Помолчав немного, Линь снова продолжил:
— Вот там-то я и ощутил весь трагизм своего положения. Ведь на другой стороне были свои — мои товарищи, наши бойцы. Мы с одним солдатом сговорились, ему лет сорок уже было — он сам из Фуванга, крестьянин, — хотели прощупать остальных и устроить что-нибудь. Больших усилий не потребовалось бы. Мало найдется армий, где солдаты так легко поддавались бы панике и так бы верили всяким предрассудкам! Смешно сказать, не успеет солдат вырыть окоп, как уже ищет кусок фанеры или картона, чтобы устроить алтарь предков — молится, чтоб его пули стороной обходили… Да еще и украсит этот алтарь по-всякому…
* * *
— Подожди, кажется, это та женщина плачет, у которой мы вещи оставили. — Оу обернулась назад и настороженно прислушалась.
— Как. Ты ничего не поняла? Мужчина в гимнастерке, которому я уступил место для палатки, ее муж, — ответил Линь. — И у них было серьезное объяснение.
— Что?! — удивилась Оу. — Мне она сказала, что ее муж в Золине.
— Не думаешь же ты, — засмеялся Линь, — что младенец родился от человека, который несколько лет безвылазно сидит в Золине?
— Да, теперь, кажется, понимаю… Только мне она все равно симпатична.
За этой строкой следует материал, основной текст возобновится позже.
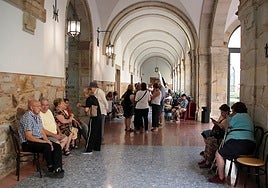 Ola de «solidaridad» con los desplazados por los incendios de León y Zamora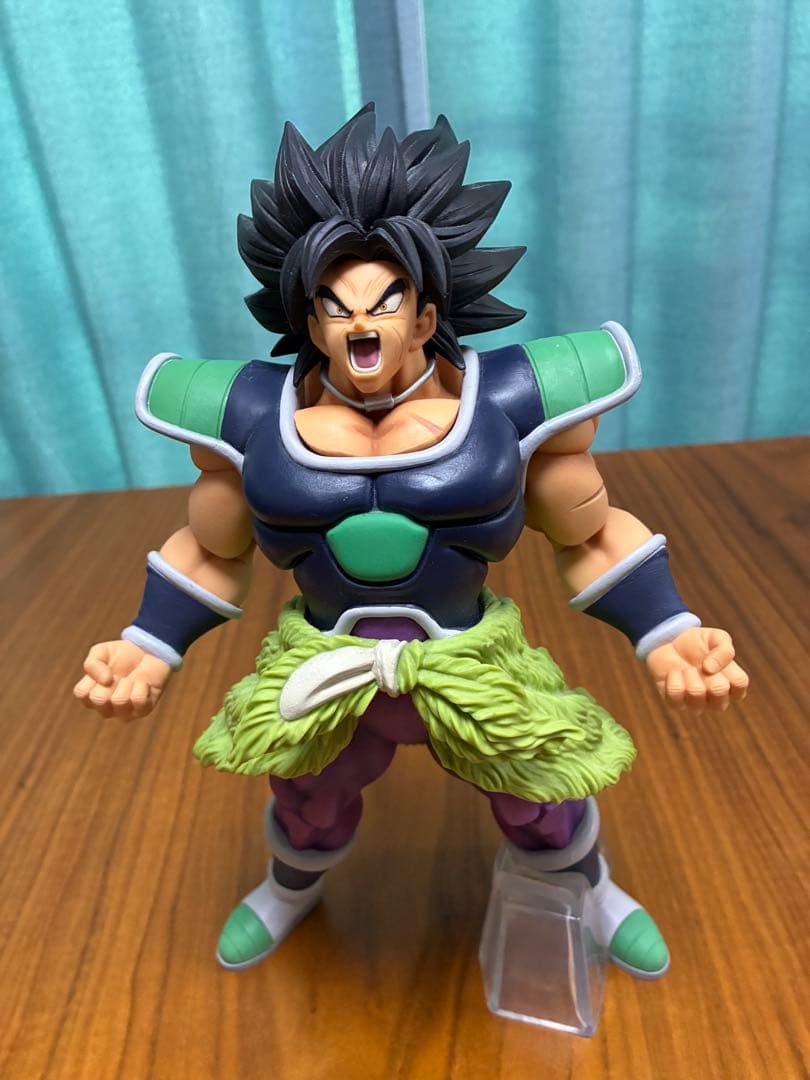 ドラゴンボール ブロリー フィギュア 6体セット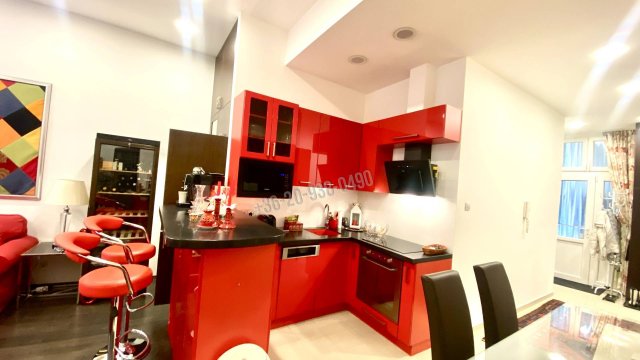 Eladó téglalakás, Budapesten, XIII. kerületben 121.9 M Ft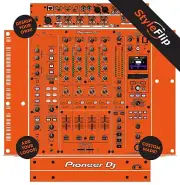 Pioneer DJM-A9 Skin | Custom | Protective Decal | StyleFlip Skins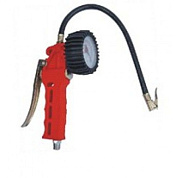 Пневмопистолет с манометром для подкачки колёс H-D HD-60G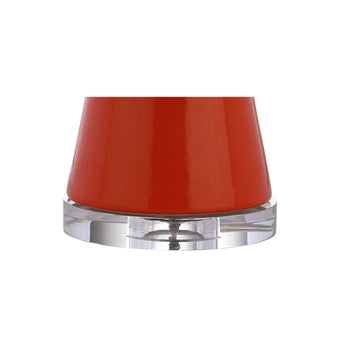 Julia 28.5" Ceramic LED Table Lamp - JONATHAN Y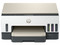 Multifuncional HP Smart Tank 712, Impresora, Copiadora y Escáner, USB. Color Blanco.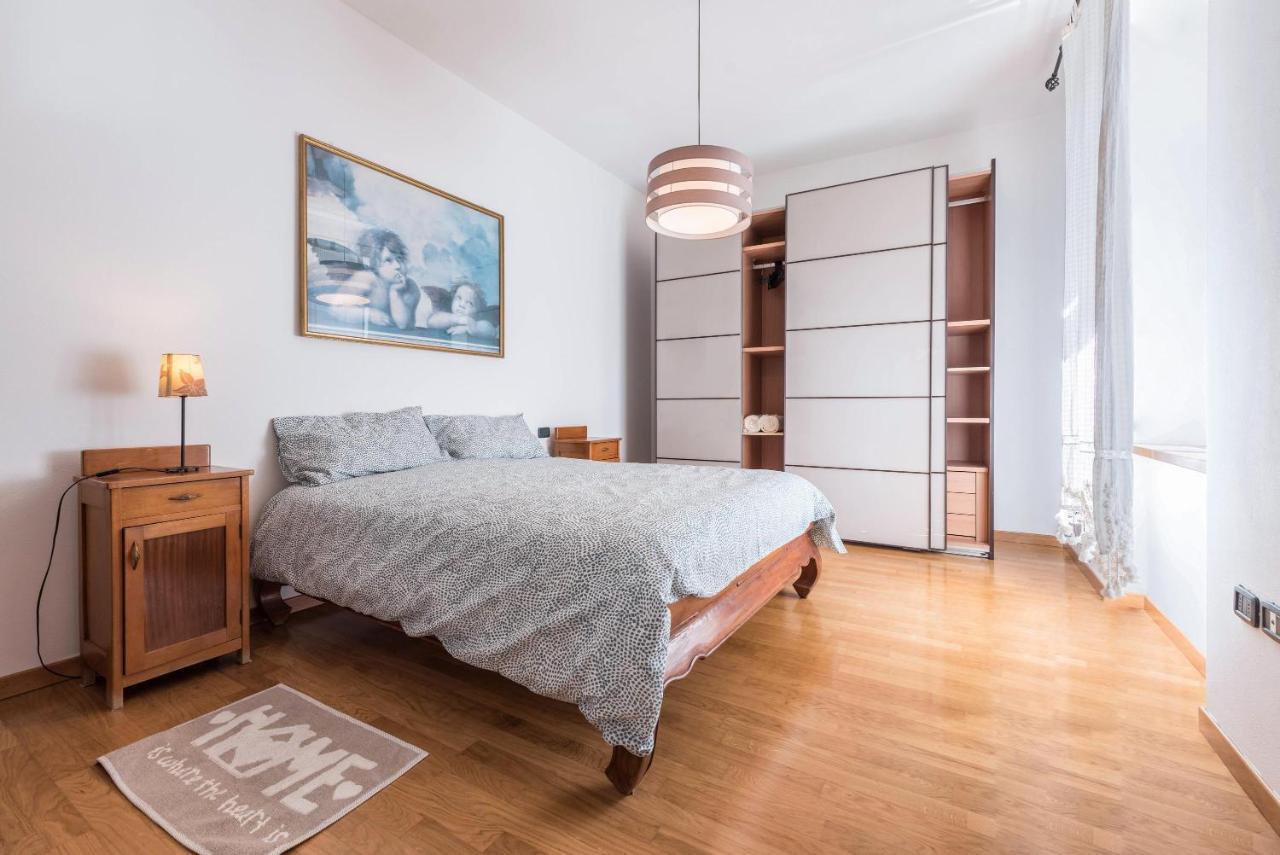 Appartamento Ania Vista Castello 蒂诺 外观 照片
— Хорошим людям, как правило, не везет. Сама знаешь, сколько сейчас разбитых семей. Все понятно: жены, спасая детей, уходили от обстрелов и бомбежек туда, где потише, а мужья оставались защищать освобожденные зоны. А женщин, бежавших на Юг от бомб, вынуждали заводить себе новых мужей — то прельщая каким-нибудь жалким добром, то заставляя силой…
— Наверное, и она так — бежала, а потом нашла себе нового мужа. А теперь небось раскаивается и решила вернуться к первому.
— Угу, только это не все. Новый муж бросился вдогонку и умоляет вернуться к нему. Они сегодня всю ночь и целый день только и делали, что выясняли отношения. Посмотрим, что она к утру решит — поедет дальше, в Золинь, или вернется?
* * *
К западу от шоссе появлялись и пропадали вереницы холмов. Небо было светлым, а утренний воздух — таким прозрачным и легким, что цепи гор и джунгли точно приблизились сюда, к шоссе, и над всем этим разливался мягкий, казавшийся искусственным свет. Над плавно изгибавшейся линией холмов тут и там поднимались дымки темно-фиолетовых или оранжевых сигнальных костров. Там, где было море, у одной из высоких дюн полыхал большой пожар, мерцающее зарево охватывало край неба.
Шедшие порожняком «ЗИЛы» одной из воинских частей рано утром заехали в Хюэ забрать беженцев, возвращавшихся в Куангчи, и теперь, переполненные людьми и вещами, неслись по шоссе номер один. Тентов и навесов на них не было. Тесня людей, громоздились в открытых кузовах груды нехитрого скарба — столы, стулья, небольшие домашние алтари, даже вывески и прочее добро — от ведер до метелок.
В управлении, занимавшемся перевозками, беженцев привыкли делить на три категории: тех, кто оставил родные края несколько десятков лет тому назад, тех, кто ушел в семьдесят втором, и тех, кто бежал в марте этого года. Вот этим-то третьим и выпала самая нелегкая доля: проделать безумно трудный путь дважды, туда и обратно, постепенно побросав по дороге все свои вещи.